Partying tourists, exclusive restaurants, green hinterland – the island of Mallorca has many faces. In his Badlands series, the photographer Tomeu Coll reveals yet another. His images show places that are not far off the beaten tourist tracks, yet exist as though light years away. Neglected villages defined by poverty and hopelessness. That is where Coll was born and grew up. His pictures open up a doorway to a parallel world.
In your Badlands series you are documenting your home village on the island Mallorca. Is it harder to document one’s home or somewhere foreign?
I always thought it far more complicated to photograph what is part of yourself, your place, your home; but at the same time I need to be part of what I’m photographing, otherwise it would make no sense for me to do it. I like to encourage other photographers to document their home villages. It must be, at least for me, the only way to really understand this world and society in an accurate way. It will also be more sensitive, emotional and meaningful, and not contaminated by what society expects of oneself.

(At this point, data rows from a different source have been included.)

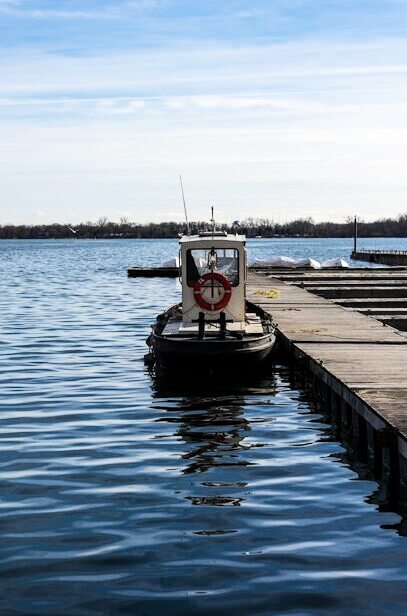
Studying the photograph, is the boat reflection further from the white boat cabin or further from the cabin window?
the cabin window

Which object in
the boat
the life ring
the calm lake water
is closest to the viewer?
the calm lake water

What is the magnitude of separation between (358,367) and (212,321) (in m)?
4.33

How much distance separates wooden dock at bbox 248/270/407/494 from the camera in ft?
38.0

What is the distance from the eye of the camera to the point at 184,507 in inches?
415

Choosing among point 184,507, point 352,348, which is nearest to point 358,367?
point 352,348

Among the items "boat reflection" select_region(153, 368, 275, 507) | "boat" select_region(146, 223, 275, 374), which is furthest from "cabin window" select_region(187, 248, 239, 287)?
"boat reflection" select_region(153, 368, 275, 507)

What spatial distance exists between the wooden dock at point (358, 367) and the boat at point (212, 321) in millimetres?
1097

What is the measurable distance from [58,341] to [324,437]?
13.8 meters

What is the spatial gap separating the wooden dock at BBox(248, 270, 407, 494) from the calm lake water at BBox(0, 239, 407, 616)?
46cm

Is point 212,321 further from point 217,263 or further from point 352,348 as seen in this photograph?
point 352,348

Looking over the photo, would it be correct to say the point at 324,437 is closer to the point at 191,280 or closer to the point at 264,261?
the point at 191,280

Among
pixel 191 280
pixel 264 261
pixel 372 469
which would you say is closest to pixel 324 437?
pixel 372 469

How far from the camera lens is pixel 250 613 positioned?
7.70 metres

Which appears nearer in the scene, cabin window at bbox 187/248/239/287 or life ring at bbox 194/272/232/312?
life ring at bbox 194/272/232/312
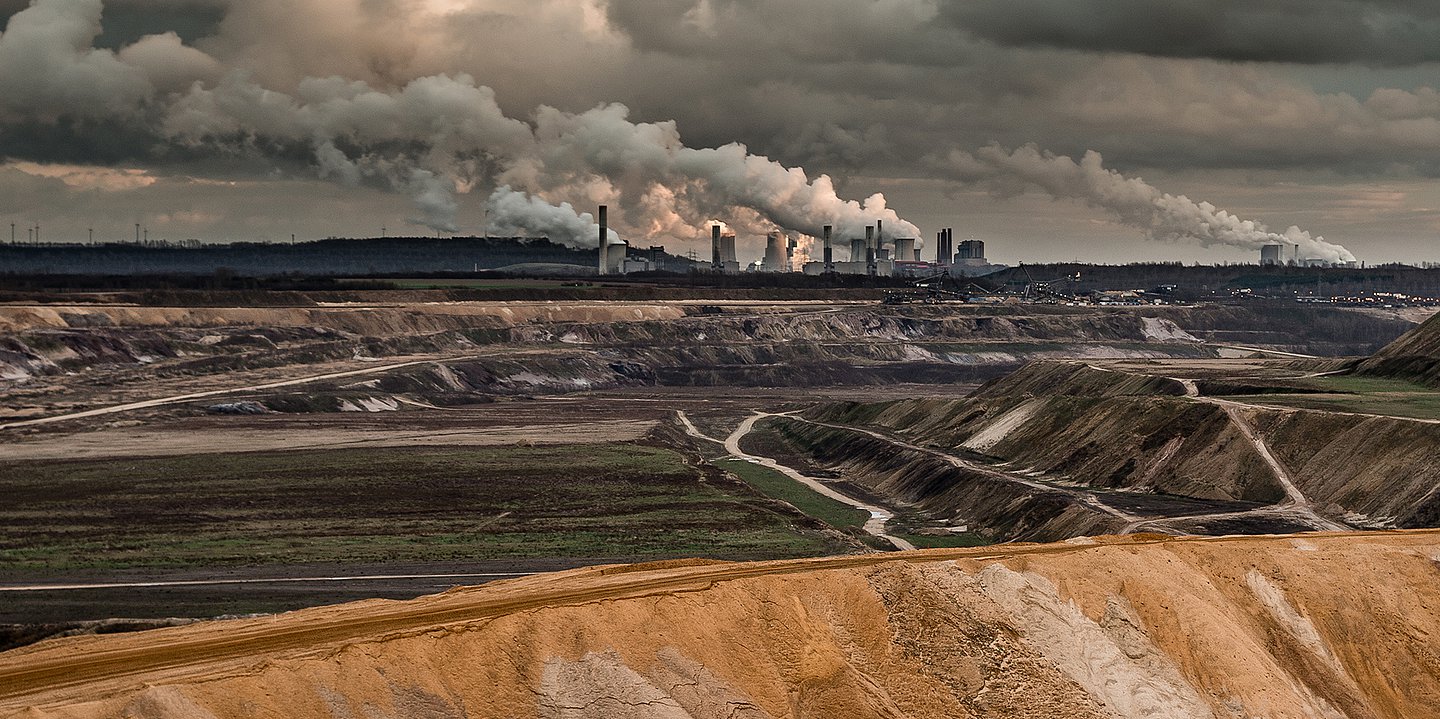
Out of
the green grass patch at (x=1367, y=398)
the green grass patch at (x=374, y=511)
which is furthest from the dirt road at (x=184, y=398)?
the green grass patch at (x=1367, y=398)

Please give us some facts about the situation of the people who are living in the so-called Badlands. What does the future hold for them?
Nothing has really changed there. I don’t live there any more. After the book was released, I finally decided to move away. I still have my family there and visit the place often, but I need to have some distance from it. What the future will bring to this place is hard to say, but I don’t expect anything will really change; or in the case that it does, it won’t be anything particularly good.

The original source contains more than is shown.